The new National Football Museum in Manchester, 2012

In 2010 we secured a £28.5 million deal to create a new National Football Museum in Manchester. Manchester City Council had the vision to underwrite £8.5 million in capital to convert the Urbis building into the National Football Museum, and to provide to the Museum the £2 million of revenue funding that was already given to the Urbis building.

The new National Football Museum opened to great acclaim from the media, football, and above all, the public, in July 2012. The visitor projection was for 350,000 p.a. The Museum soon attracted over 500,000 visitors a year. 
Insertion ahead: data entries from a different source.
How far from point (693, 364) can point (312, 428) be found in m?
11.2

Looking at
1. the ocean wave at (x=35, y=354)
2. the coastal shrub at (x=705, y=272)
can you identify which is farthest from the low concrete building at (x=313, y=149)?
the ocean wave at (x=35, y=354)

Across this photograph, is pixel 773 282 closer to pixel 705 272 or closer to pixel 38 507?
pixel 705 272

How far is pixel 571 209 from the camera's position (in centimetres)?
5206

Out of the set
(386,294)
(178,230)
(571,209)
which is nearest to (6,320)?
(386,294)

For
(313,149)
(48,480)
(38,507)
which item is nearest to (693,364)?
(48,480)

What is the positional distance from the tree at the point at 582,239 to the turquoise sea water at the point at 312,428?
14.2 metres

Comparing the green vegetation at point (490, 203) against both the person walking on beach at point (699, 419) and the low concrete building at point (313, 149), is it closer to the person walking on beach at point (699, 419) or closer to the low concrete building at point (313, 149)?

The National Football Museum, Manchester

The world’s leading football museum

In Manchester the National Football Museum went from success to success. The Museum was invited to join the UK’s Association of Leading Visitor Attractions (ALVA) in 2014, becoming the 58th member – and was the UK’s highest rated attraction by visitors in the 2014 ALVA survey! In 2015 we welcomed President Xi Jinping of China, which led to an important cultural exchange through football. In 2016 we were delighted to host a visit by HRH Prince William and the Duchess of Cambridge. One of my proudest achievements was that, thanks to funding from the Heritage Lottery Fund in 2015, we were able to secure the greatest collection in the world on the history of women’s football, the ‘Chris Unger History of Women’s Football Collection’. This was just before Chris Unger very sadly passed away. His wonderful collection is part of his legacy to us all.

Sharing my 20 years of expertise

I left the National Football Museum in 2017 for new challenges, but remain very much involved in football history, sports history, sports museums and the museum and attractions sector more widely. I am now sharing all that I learned in my 20 years as the leader of the National Football Museum for England to museums and attractions all around the world[i].

Doctor Kevin Moore

[i] This includes in academic publications. In 2008 I published an academic paper on the development of the Museum to 2008 :‘Sports Heritage and the re-imaged city: The National Football Museum, Preston’, International Journal of Cultural Policy, Vol. 14, No. 4, November 2008: 445-461. I will be updating this to 2017 in a forthcoming paper in the academic journal Soccer and Society. My latest book, Sport and Museums: Curious Connections? will be published shortly. My latest book is What You Think You Know About Football is Wrong: The Global Game’s Greatest Myths and Untruths, published by Bloomsbury, London, UK, 2019.